Si hitam manis (bukan kucing looh…) mengangsurkan bungkusan mungil. “Ada tempe goreng, kentang goreng, ikan asin dan sambal lado kesukaan uni” katanya malu-malu. Waduh waduh senangnya rasa hati. Maka makanlah kami di sebuah bangku di pinggir jalan itu. Lalu lintas kendaraan yang rapi dan tak banyak polusi menjadi hiburan tersendiri. Kelap kelip lampu kota menghiasi malam menutupi sinar rembulan. Rembulan yang cantik alami dan tak pernah iri pada lampu-lampu kota yang semu indahnya. “Magrib uni, magrib sebentar lagi, mesjid ada di mana?”, ups tidak salah dengarkah telinga ini?. “Ada, ada.. mesjid al Falah namanya, tak berapa jauh, hanya sepeminuman kopi” (dooo serasa di jaman persilatan)

Bergegas ia ketika mesjid di depan mata.
Oh oh sungguh ingin rasanya mengucek2 mata dan mencubit lengan. Benarkah pemuda gagah yang sedang berlari-lari itu pemuda yang sama yang setahuku alergi dengan mesjid dan atribut2nya. Ah biarlah, bukankah Allah sang pemilik hati. Maka terpekurlah aku menunggunya, si belahan hati ibunda, di depan mesjid. Aduh, aduh kenapa lama sekali. Apakah tersasar di dalam? Atau terkunci di kamar mandi?. Tak tahan rasa hati akhirnya melongokkan kepala mencuri-curi pandang ke barisan para Rijal. Mana dimana dirimu. Yaa Rabbi, sang pemilik hati, yang kucari sedang bersujud lama di ujung sana. Yaa bunda, benarkah itu adikku?

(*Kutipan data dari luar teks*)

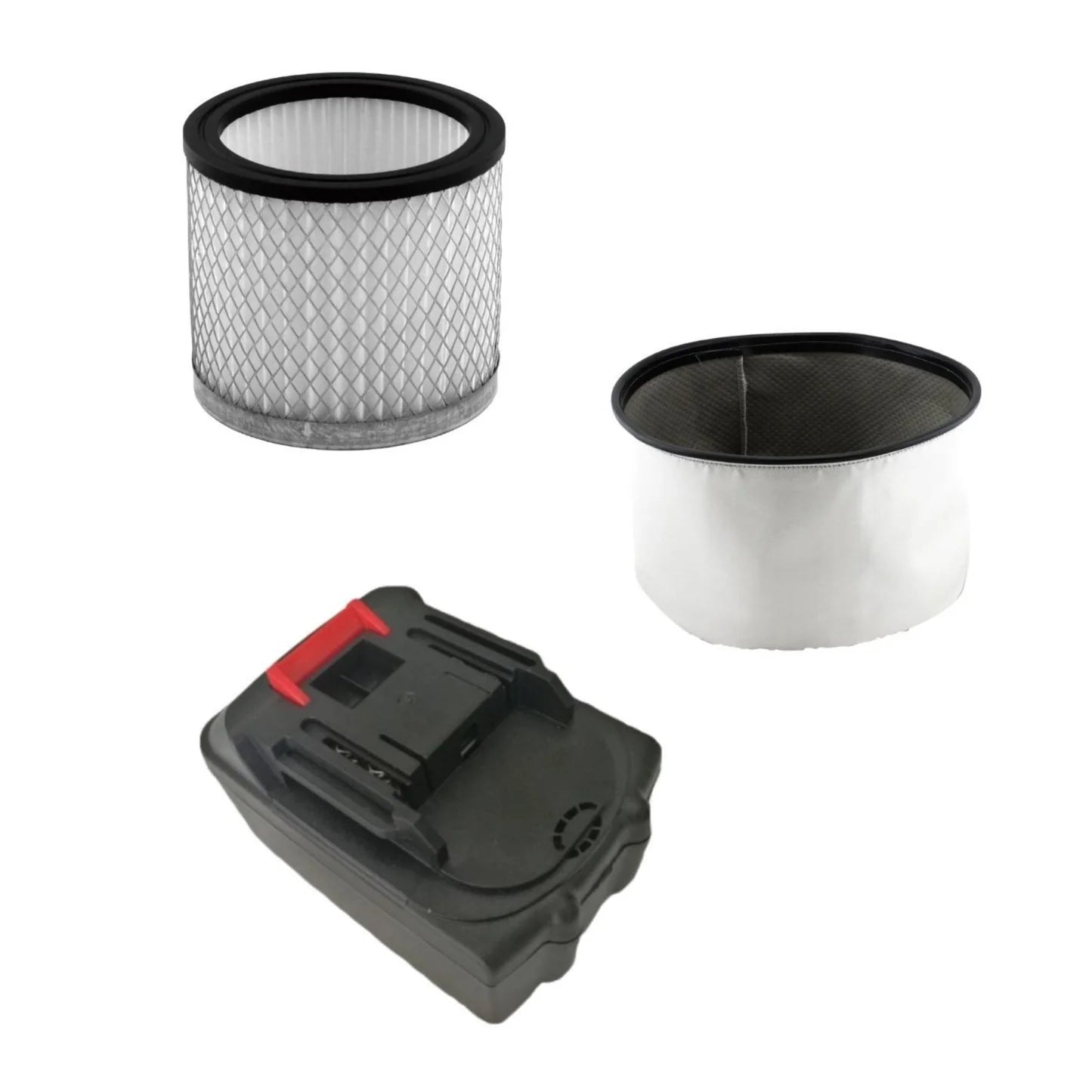 Refresh Kit for 18v Ash Vacuum from WPPO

Aku mengamatinya menalikan sepatu. Benar. Itu masih dia. Pemuda yang sama yang dari kecil selalu menyamakan panjang tali2 sepatunya sebelum mengikatnya. Dia berdiri, menggamit buntelan yang dibawanya, akan bersiap melangkah ketika matanya tertumbuk pada jejeran buku-buku di pelataran mesjid. “Uni, aku mau buku ini”, ups tidak salah dengarkah telinga ini? Sejak kapan buku-buku fiqih menjadi wished-list nya. “Ah jangan becanda” sahutku harap-harap cemas. Dia tidak menjawab, menatapku sekilas lalu kembali asyik menekuni buku2 di hadapannya. Wajah itu ya wajah itu, walau masih sama dgn bertahun2 silam tapi sesuatu disana berbeda.

“Aku mau buku-buku seperti tadi...” katanya memecah sunyi. Duhai hati tak sanggup bertanya. “Uni punya?”. Aku mengangguk mantap, mengatupkan bibir, memilih tidak berkata-kata. Menahan tetesan bening yang mengumpul di pelupuk mata. Mengalihkan topik, berusaha menyembunyikan haru yang menelusup di ruang-ruang hati. Yaa bunda, benarkah ini adikku?

Namun butir-butir bening itu tak malu-malu menguraikan hujan ketika hari berikutnya mendapatinya dalam diam terbangun kala subuh menjemput. Mengucurkan wudhu, yang seketika itu menjelma menjadi simpony paling indah di dunia. Lalu bersujud panjang di hadapan tuhannya. Yaa bunda, benarkah itu adikku?

Jika ini adalah awal dari suatu perubahan dalam hidupmu, maka semoga istiqomah selalu.